# [Exercise data]
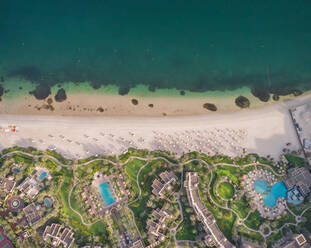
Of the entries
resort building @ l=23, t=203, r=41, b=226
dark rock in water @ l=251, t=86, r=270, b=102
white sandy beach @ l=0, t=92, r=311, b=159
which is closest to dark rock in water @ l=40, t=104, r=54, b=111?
white sandy beach @ l=0, t=92, r=311, b=159

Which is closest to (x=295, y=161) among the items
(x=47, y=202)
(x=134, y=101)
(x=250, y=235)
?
(x=250, y=235)

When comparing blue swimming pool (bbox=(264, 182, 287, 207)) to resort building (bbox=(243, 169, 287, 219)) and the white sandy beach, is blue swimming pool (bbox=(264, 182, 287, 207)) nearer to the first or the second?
resort building (bbox=(243, 169, 287, 219))

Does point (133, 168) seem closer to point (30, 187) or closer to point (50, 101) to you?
point (30, 187)

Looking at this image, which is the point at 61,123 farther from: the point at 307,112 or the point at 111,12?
the point at 307,112

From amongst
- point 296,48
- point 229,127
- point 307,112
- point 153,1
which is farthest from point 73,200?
point 296,48

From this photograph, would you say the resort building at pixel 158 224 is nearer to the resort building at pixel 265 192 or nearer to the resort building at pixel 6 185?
the resort building at pixel 265 192
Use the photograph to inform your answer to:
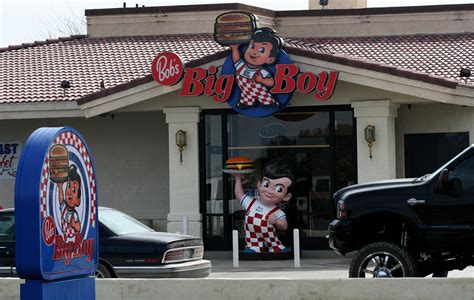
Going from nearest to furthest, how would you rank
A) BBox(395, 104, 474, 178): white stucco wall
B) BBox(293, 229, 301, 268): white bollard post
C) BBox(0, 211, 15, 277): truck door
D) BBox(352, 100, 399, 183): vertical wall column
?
1. BBox(0, 211, 15, 277): truck door
2. BBox(293, 229, 301, 268): white bollard post
3. BBox(352, 100, 399, 183): vertical wall column
4. BBox(395, 104, 474, 178): white stucco wall

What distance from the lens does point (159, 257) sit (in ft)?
55.4

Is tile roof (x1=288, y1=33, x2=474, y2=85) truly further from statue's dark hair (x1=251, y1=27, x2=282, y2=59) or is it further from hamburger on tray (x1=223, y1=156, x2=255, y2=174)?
hamburger on tray (x1=223, y1=156, x2=255, y2=174)

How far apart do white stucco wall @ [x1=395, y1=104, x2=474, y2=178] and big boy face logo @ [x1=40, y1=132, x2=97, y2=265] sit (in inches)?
692

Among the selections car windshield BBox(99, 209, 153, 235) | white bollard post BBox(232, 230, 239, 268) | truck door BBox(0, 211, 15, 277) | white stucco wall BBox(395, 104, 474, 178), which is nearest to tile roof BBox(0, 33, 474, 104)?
white stucco wall BBox(395, 104, 474, 178)

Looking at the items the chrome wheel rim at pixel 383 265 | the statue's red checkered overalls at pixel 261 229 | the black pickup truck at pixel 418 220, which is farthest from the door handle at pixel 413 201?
the statue's red checkered overalls at pixel 261 229

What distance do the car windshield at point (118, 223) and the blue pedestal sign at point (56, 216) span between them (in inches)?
353

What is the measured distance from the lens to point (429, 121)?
2575cm

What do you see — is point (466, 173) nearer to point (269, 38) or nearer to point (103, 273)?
point (103, 273)

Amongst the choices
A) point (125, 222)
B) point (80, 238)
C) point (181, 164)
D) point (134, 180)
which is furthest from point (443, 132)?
point (80, 238)

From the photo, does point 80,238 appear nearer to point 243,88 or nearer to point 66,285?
point 66,285

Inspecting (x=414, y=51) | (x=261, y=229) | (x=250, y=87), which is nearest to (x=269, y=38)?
(x=250, y=87)

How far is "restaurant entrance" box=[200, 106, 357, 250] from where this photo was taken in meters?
25.2

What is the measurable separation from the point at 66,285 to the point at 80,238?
438 millimetres

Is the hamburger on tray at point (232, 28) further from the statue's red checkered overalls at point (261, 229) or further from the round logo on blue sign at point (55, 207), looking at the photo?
the round logo on blue sign at point (55, 207)
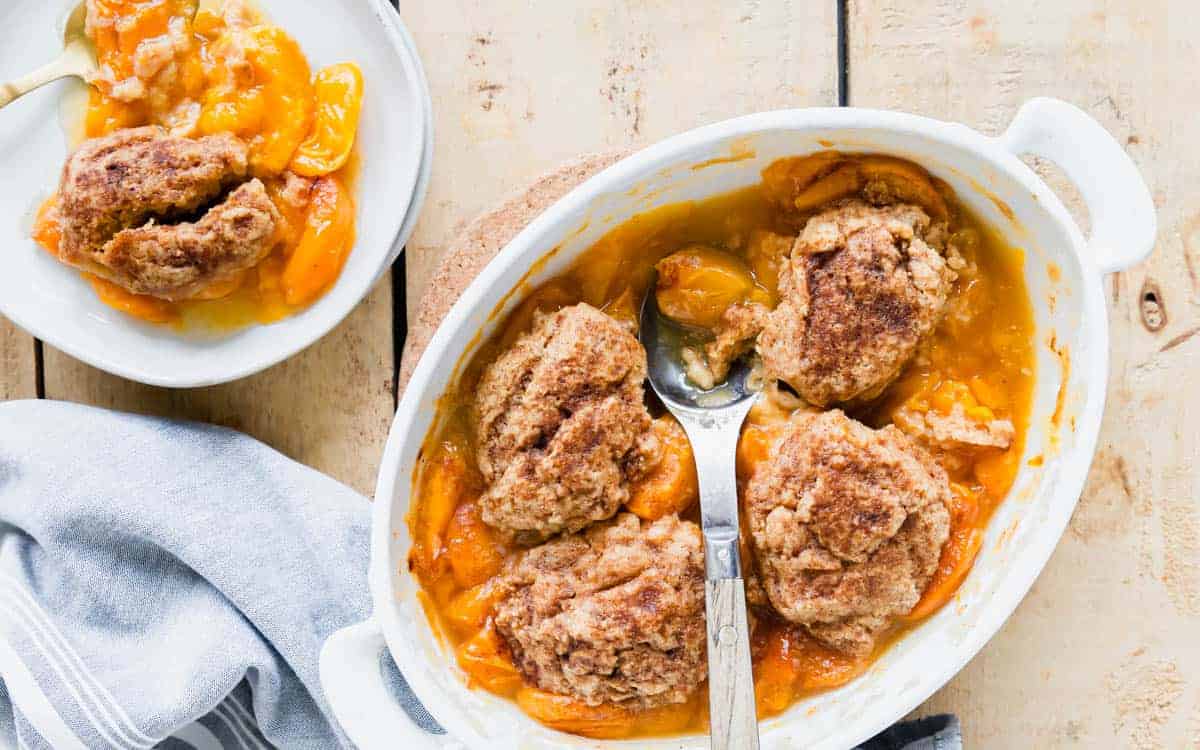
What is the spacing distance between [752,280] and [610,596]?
0.50 m

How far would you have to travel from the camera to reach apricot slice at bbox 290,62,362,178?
1.89 m

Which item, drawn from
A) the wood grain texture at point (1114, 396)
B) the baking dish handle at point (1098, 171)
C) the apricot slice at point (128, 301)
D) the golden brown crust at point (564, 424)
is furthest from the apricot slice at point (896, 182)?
the apricot slice at point (128, 301)

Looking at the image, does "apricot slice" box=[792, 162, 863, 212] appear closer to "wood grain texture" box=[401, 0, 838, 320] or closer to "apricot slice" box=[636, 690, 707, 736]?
"wood grain texture" box=[401, 0, 838, 320]

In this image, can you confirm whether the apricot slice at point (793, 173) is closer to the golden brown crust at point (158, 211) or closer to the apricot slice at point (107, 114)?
the golden brown crust at point (158, 211)

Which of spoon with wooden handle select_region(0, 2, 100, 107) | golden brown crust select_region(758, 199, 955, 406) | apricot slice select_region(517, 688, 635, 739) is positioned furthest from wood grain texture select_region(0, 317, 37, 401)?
golden brown crust select_region(758, 199, 955, 406)

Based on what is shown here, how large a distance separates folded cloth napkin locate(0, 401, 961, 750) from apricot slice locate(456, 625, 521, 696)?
0.63ft

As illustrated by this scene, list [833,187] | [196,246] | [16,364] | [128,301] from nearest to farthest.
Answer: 1. [833,187]
2. [196,246]
3. [128,301]
4. [16,364]

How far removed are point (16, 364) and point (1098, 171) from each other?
1705 millimetres

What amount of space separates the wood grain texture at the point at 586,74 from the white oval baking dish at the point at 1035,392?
0.27m

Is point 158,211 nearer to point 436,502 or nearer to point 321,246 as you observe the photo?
point 321,246

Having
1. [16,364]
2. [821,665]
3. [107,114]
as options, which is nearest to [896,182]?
[821,665]

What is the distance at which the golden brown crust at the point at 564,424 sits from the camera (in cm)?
163

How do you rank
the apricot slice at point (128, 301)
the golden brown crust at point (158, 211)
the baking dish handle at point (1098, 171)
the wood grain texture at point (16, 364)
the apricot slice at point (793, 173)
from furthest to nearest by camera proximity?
the wood grain texture at point (16, 364)
the apricot slice at point (128, 301)
the golden brown crust at point (158, 211)
the apricot slice at point (793, 173)
the baking dish handle at point (1098, 171)

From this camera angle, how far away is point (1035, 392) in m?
1.75
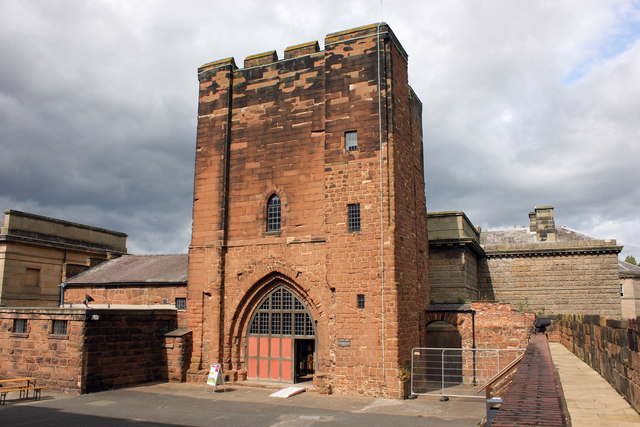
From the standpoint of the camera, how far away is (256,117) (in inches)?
744

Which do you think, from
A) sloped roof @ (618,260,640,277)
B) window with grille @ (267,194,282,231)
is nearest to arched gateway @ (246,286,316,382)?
window with grille @ (267,194,282,231)

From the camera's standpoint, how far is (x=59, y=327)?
16500 millimetres

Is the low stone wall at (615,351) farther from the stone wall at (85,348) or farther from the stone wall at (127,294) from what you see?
the stone wall at (127,294)

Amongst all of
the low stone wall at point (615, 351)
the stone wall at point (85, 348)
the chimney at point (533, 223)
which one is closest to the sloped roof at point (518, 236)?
the chimney at point (533, 223)

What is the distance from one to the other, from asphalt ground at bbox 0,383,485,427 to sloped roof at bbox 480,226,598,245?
1639cm

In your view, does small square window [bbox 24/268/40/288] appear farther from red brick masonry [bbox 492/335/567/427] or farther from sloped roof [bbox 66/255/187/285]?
red brick masonry [bbox 492/335/567/427]

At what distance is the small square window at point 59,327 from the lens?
16.4m

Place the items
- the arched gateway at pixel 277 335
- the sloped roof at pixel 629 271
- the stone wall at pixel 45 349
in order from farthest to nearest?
the sloped roof at pixel 629 271 < the arched gateway at pixel 277 335 < the stone wall at pixel 45 349

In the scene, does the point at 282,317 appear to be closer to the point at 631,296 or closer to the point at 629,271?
the point at 631,296

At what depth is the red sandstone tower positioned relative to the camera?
51.2ft

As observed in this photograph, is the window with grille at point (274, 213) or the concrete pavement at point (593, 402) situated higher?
the window with grille at point (274, 213)

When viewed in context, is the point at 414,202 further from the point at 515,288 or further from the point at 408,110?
the point at 515,288

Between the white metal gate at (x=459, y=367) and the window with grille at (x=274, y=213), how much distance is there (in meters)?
6.54

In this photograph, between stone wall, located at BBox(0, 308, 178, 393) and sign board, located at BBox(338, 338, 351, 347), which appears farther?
stone wall, located at BBox(0, 308, 178, 393)
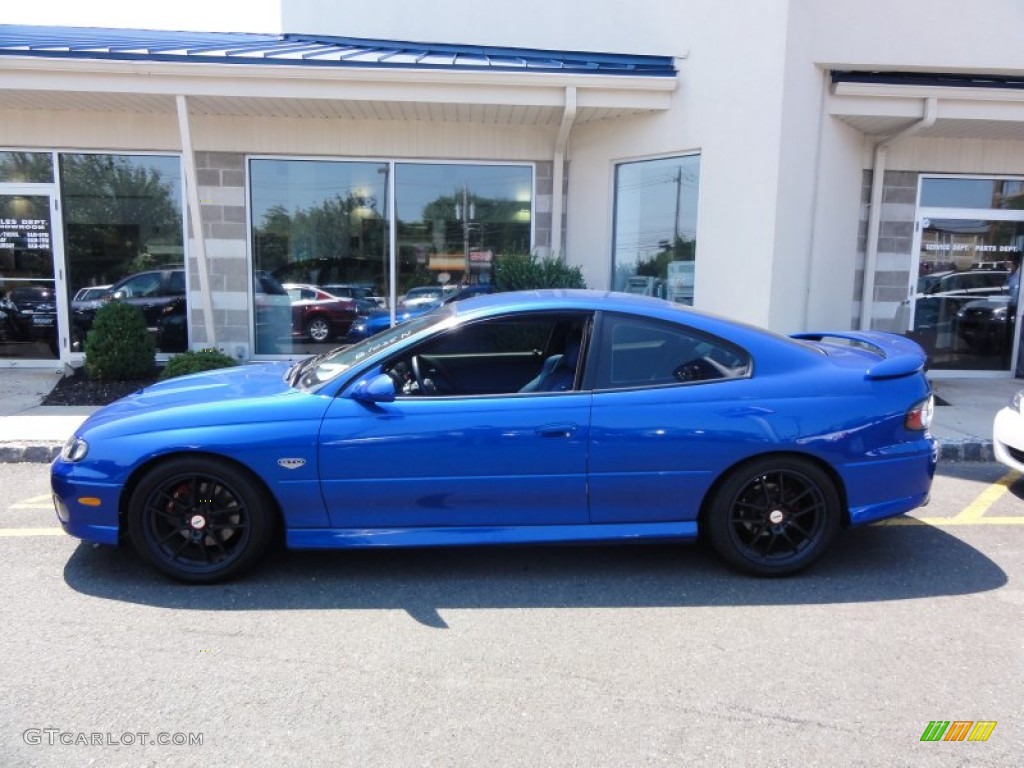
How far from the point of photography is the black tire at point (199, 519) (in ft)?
12.2

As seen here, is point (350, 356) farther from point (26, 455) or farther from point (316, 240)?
point (316, 240)

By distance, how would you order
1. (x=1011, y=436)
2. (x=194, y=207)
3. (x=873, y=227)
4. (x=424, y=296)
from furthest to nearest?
1. (x=424, y=296)
2. (x=873, y=227)
3. (x=194, y=207)
4. (x=1011, y=436)

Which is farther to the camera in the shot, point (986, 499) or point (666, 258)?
point (666, 258)

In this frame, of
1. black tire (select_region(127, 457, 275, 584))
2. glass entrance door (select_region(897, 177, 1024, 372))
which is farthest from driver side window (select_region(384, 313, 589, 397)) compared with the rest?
glass entrance door (select_region(897, 177, 1024, 372))

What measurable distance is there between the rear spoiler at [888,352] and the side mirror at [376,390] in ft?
8.23

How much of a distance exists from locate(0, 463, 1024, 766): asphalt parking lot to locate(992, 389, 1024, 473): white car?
1226 mm

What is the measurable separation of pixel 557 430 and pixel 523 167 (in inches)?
266

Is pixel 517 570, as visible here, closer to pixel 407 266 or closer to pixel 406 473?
pixel 406 473

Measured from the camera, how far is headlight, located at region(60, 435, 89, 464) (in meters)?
3.76

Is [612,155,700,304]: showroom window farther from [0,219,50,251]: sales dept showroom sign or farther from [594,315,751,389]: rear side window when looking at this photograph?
[0,219,50,251]: sales dept showroom sign

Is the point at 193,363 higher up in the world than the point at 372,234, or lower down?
lower down

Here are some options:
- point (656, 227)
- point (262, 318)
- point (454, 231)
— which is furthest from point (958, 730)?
point (262, 318)

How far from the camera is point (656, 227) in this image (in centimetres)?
912

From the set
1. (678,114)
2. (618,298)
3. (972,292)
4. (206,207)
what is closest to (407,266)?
(206,207)
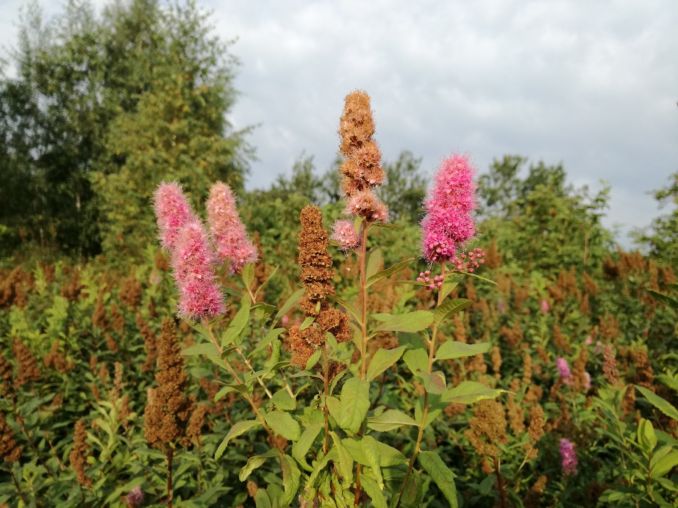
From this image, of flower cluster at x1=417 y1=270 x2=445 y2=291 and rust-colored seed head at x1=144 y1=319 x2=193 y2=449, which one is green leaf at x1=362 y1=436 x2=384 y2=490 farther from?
rust-colored seed head at x1=144 y1=319 x2=193 y2=449

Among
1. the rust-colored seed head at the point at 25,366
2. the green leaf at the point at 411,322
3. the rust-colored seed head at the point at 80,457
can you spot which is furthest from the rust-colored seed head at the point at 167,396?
the rust-colored seed head at the point at 25,366

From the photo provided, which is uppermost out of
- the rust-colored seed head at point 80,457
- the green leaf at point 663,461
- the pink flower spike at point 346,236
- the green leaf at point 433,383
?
the pink flower spike at point 346,236

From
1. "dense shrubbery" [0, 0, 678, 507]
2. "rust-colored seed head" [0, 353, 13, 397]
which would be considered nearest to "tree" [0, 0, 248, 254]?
"dense shrubbery" [0, 0, 678, 507]

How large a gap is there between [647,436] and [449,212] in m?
1.28

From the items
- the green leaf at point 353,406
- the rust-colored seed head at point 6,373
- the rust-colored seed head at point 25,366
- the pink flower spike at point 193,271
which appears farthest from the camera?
the rust-colored seed head at point 25,366

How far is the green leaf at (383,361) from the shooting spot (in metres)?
1.41

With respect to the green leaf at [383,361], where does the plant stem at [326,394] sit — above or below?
below

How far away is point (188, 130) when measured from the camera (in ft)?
76.7

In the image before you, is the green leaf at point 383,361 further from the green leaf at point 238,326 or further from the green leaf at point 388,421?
the green leaf at point 238,326

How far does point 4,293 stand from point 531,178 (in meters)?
49.4

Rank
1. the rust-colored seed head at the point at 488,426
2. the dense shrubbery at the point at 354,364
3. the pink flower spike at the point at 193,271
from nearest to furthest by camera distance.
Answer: the dense shrubbery at the point at 354,364
the pink flower spike at the point at 193,271
the rust-colored seed head at the point at 488,426

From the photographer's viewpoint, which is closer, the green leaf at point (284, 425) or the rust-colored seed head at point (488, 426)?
the green leaf at point (284, 425)

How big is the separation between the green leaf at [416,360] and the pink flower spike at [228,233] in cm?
78

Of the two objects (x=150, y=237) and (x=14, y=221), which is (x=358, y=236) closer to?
(x=150, y=237)
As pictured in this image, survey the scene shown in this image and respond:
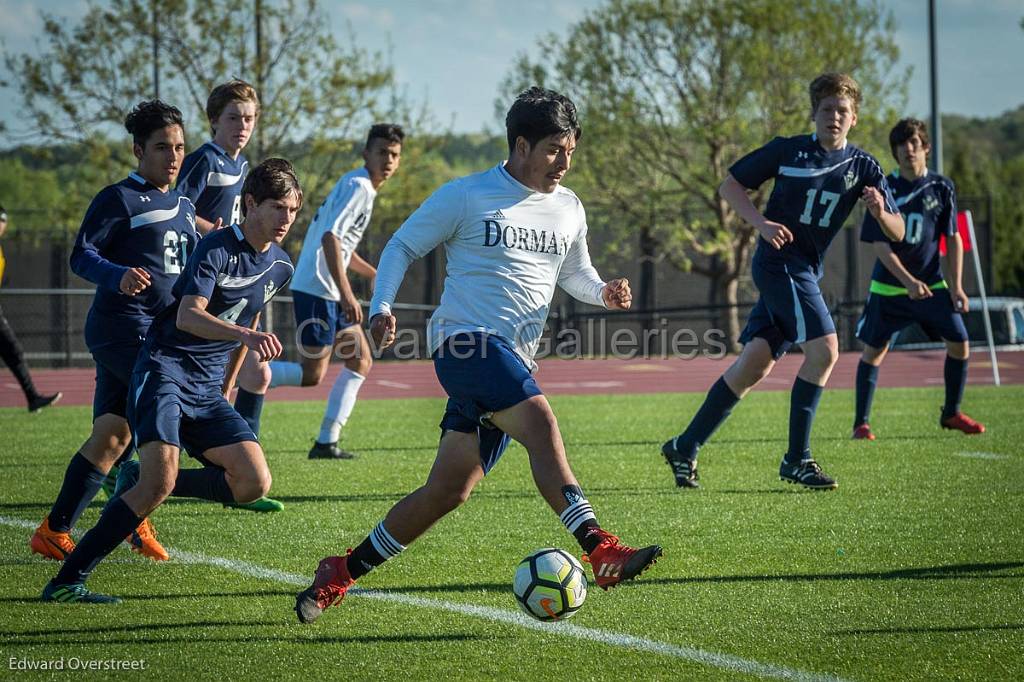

# [Directions for this task]
List each line of the listing above that contains the word "blue", matching case exactly.

# [Answer]
When comparing blue swimming pool (bbox=(264, 182, 287, 207)) to resort building (bbox=(243, 169, 287, 219)) and the white sandy beach, is blue swimming pool (bbox=(264, 182, 287, 207)) nearer to the first or the second?
What distance do the car windshield at point (118, 223) and the blue pedestal sign at point (56, 216) span between them (in inches)?
Is the hamburger on tray at point (232, 28) further from the statue's red checkered overalls at point (261, 229) or further from the round logo on blue sign at point (55, 207), looking at the photo?
the round logo on blue sign at point (55, 207)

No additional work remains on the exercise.